Hinzu kommt, dass sich einige überregional tätige Banken aus dem Kreditgeschäft mit Berliner Immobilien verabschiedet haben sollen, so Makler Orten. Der Mangel an Wettbewerb erschwere Kreditverhandlungen. Allerdings ist der Verkauf von Mietzinshäusern ohnehin schwierig. Nach Angaben von Dietrich Ribbert, Chef des Gutachterausschusses für Grundstückswerte, verzeichnete die Behörde gerade mal vier Grundstücksverkäufe in Berlin Mitte im ersten Halbjahr 2003 – vier mal weniger als im Vorjahreszeitraum. Dem Ausschuss müssen alle Notare Kopien der beglaubigten Kaufverträge vorlegen. Daraus leiten die Gutachter mittlere Preise ab. Obwohl noch nicht alle Verträge aus dem ersten Halbjahr vorliegen, ist der Trend eindeutig: „Es herrscht Unlust am Berliner Immobilienmarkt“, so Ribbert. Schon heute sei daher sicher: Die Preise für Grundeigentum gehen 2003 erneut zurück – um zehn Prozent im Schnitt, schätzt Ribbert.

Die Hiobsbotschaft für Eigentümer ist für Investoren mit dem erforderlichen Eigenkapital ein Segen. Sie diktieren die Preise bei Kaufverhandlungen. Doch die Kapitalanleger sind auch sehr wählerisch. Nach Angaben von RDM-Chef Gruhn „kauft niemand eine Immobilie zu einer Rendite von weniger als sechs Prozent“. Gruhn unterscheidet zwischen zwei Käuferkreisen: Schnäppchenjäger, die auch in Problembezirken wie Kreuzberg oder sogar Wedding zuschlagen und Anleger in Immobilien aus bürgerlichen Lagen. Gemeinsam sei beiden Käuferschichten, dass sie Objekte mit verhältnismäßig günstigen durchschnittlichen Mieten suchten. In einigen Fällen fänden sogar Immobilien mit Ofenheizung Abnehmer.

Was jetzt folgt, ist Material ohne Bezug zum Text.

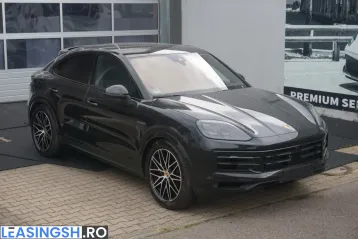 Porsche Cayenne din 2025 - oferta POR248157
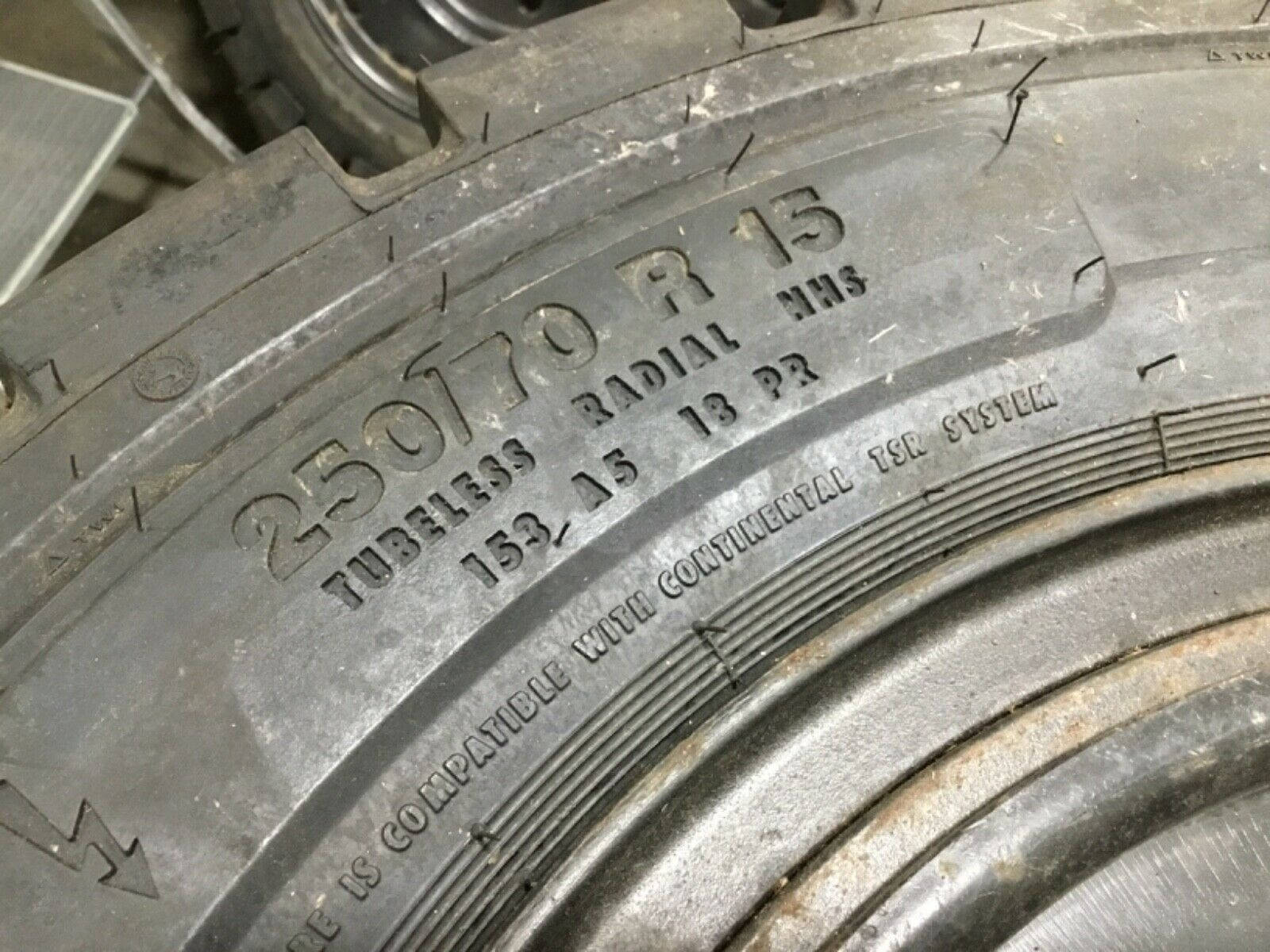 Continental ContiRT20 Radial Forklift Tire 250x70r-15 Tire With 6 Lug Rim #T107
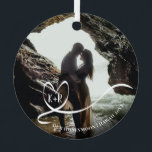 Elegantes Foto Flitterwochen Erinnerungen halten Ornament Aus Metall<br><div class="desc">Dieser wunderschöne Flitterwochengeweih wird ein großartiges Geschenk für einen Ehemann, eine Ehefrau oder einen Jungvermählten machen. Fügen Sie einfach ein Foto des Paares hinzu, vorzugsweise auf einem dunklen Hintergrund. Dieses Ornament ist vollständig anpassbar, sodass Sie die Initialen ändern können und Ihre Veranstaltung, Ort und Datum sowie jeden benutzerdefinierten Text hinzufügen...</div>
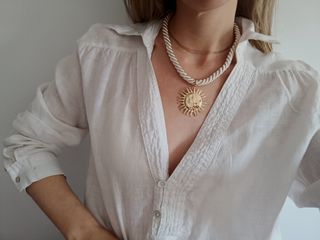 Collar Sol Dorado con Cordón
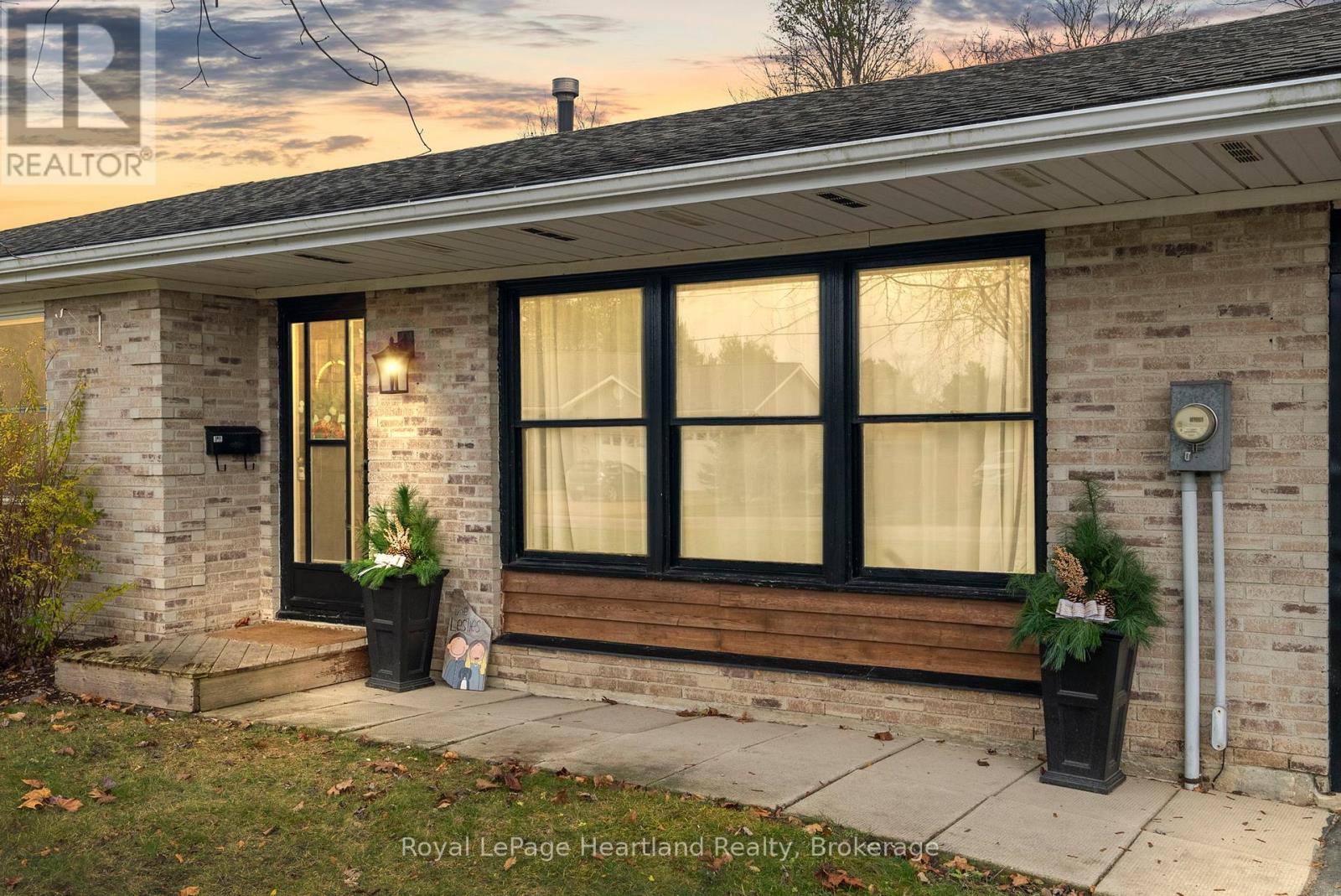 156 John Street N, Minto, Ontario  N0G 1Z0 - Photo 3 - X12847332
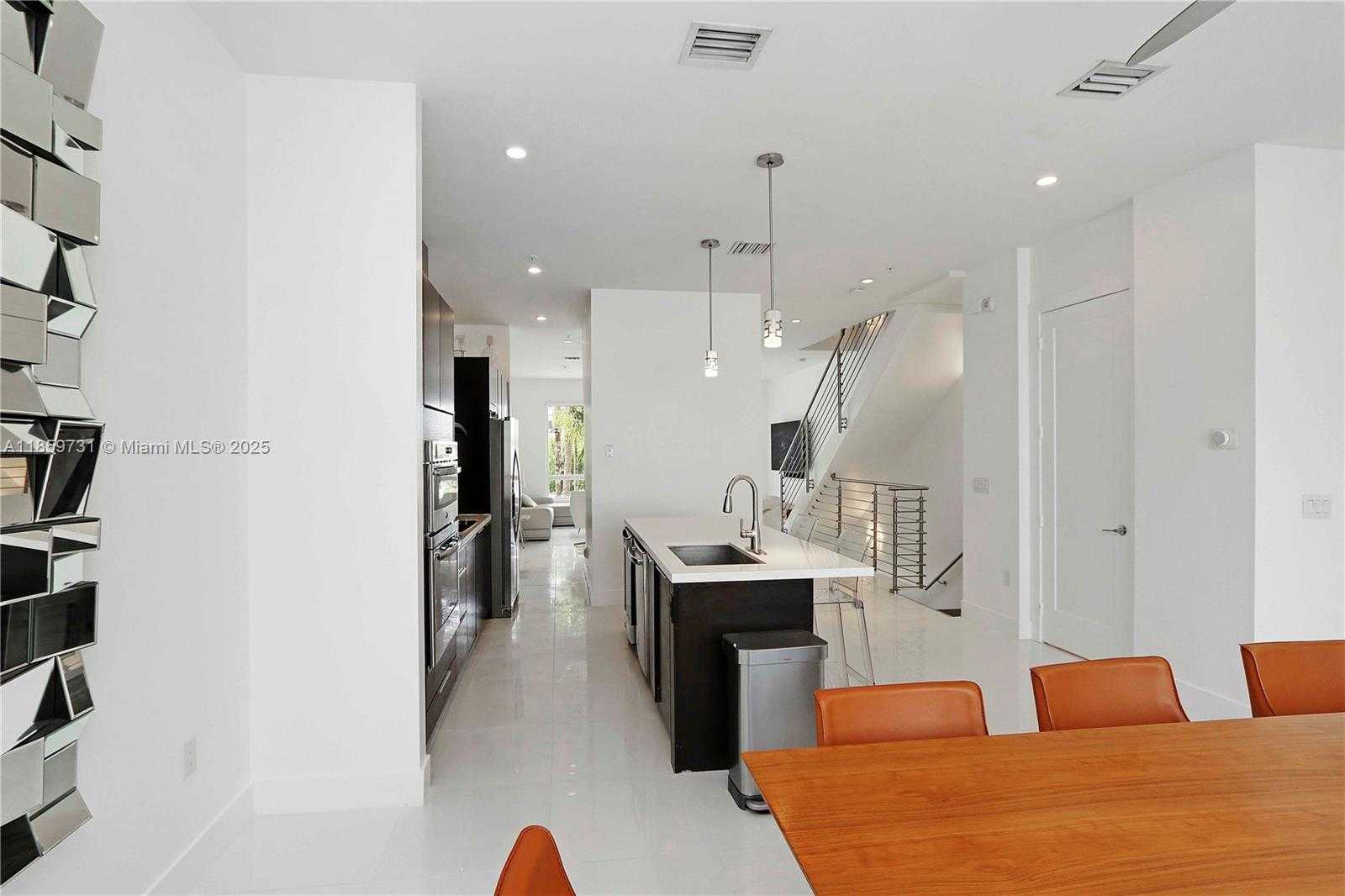 Small Image of 10541 NORTH WEST 66TH ST #10541, Doral Number 19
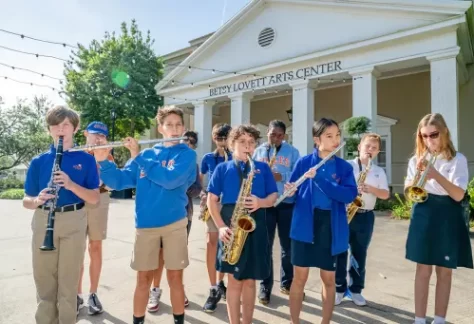 bollesMiddleschoolstudentplayinginstrumentsinfrontofLovettArtsCenter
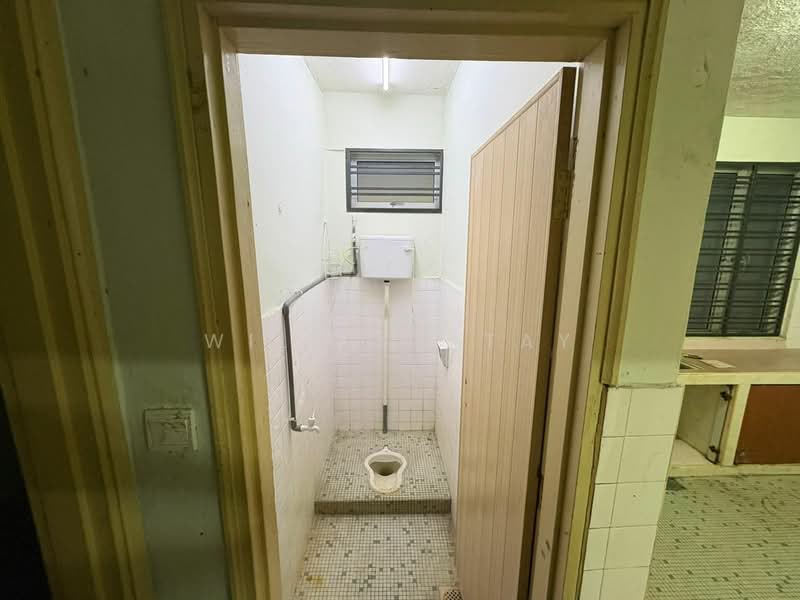 Rumah Teres 2 Tingkat untuk Dijual di Taman Pelangi (Johor Bahru) - William Tay - Bathroom - PropertyGuru.com.my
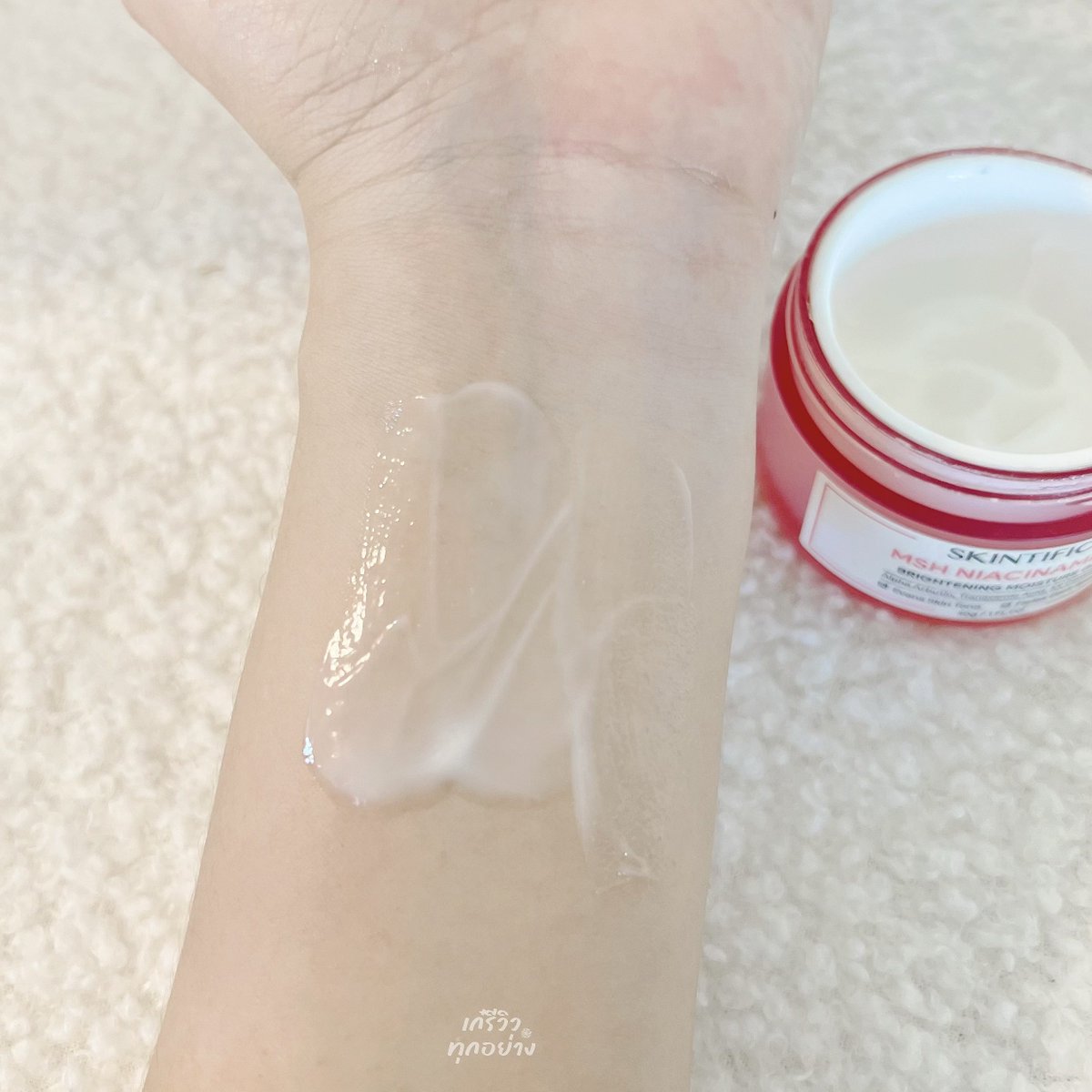 SKINTIFIC MSH Niacinamide Brightening Moisture Gel ตัวนี้เป็นไบร์ทเทนนิ่ง มอยส์เจอร์เจล เจลครีมเนื้อบางเบาเกลียง่ายซึมไวไม่เหนียวเหนอะหนะ ตัวนี้มีไนอาชินาไมด์ ช่วยให้ผิวหน้ากระจ่างใส ใครหน้าหมองคล้ำหน้าดำตัวนี้เอาอยู่ เก๋ซื้อมาใช้ 3 กระปุกแล้วชอบมาก 💖💧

Das Kalkül der neuen Investoren

Durch diese Auswahl hoffen Investoren ihr Ziel zu erreichen, die Objektrendite zu verbessern. „Mit Sinn und Verstand, vor allem aber in Abstimmung mit den Mietern, investiert man in die Ausstattung und erhöht behutsam die Mieten“, sagt Makler Orten. Vorausgesetzt, die Nutzer spielen mit – und sie sind bereit und solvent genug, mehr Miete für mehr Komfort zu zahlen. Das versprechen sich Investoren von Immobilien in den bürgerlichen Bezirken des alten Westberlins: Charlottenburg, Wilmersdorf, Spandau und Schöneberg. Dagegen sei in „angesagten Stadtteilen“ – Mitte, Prenzlauer Berg und Friedrichshain – der „Sanierungsstau“ zu groß und die Mieten bereits zu hoch.

Unter den Kaufinteressenten sind nach Angaben von Orten auch Opportunity-Fonds aus den USA. Diese seien auf der Suche nach großen Wohnanlagen, und sie spekulierten auf eine Rendite von sieben bis acht Prozent – „nach einigen Jahren Arbeit“. Wichtig für das Kalkül der Investoren: Sie rechnen damit, dass der Markt für Mietzinshäuser in Berlin auf absehbare Zeit durch eine Liberalisierung der Mietrechtsprechung oder aber durch neue Förderprogramme aus der Krise gerettet werden wird – „bevor die Fassaden herunterkommen und Passanten erschlagen“, so Makler Orten.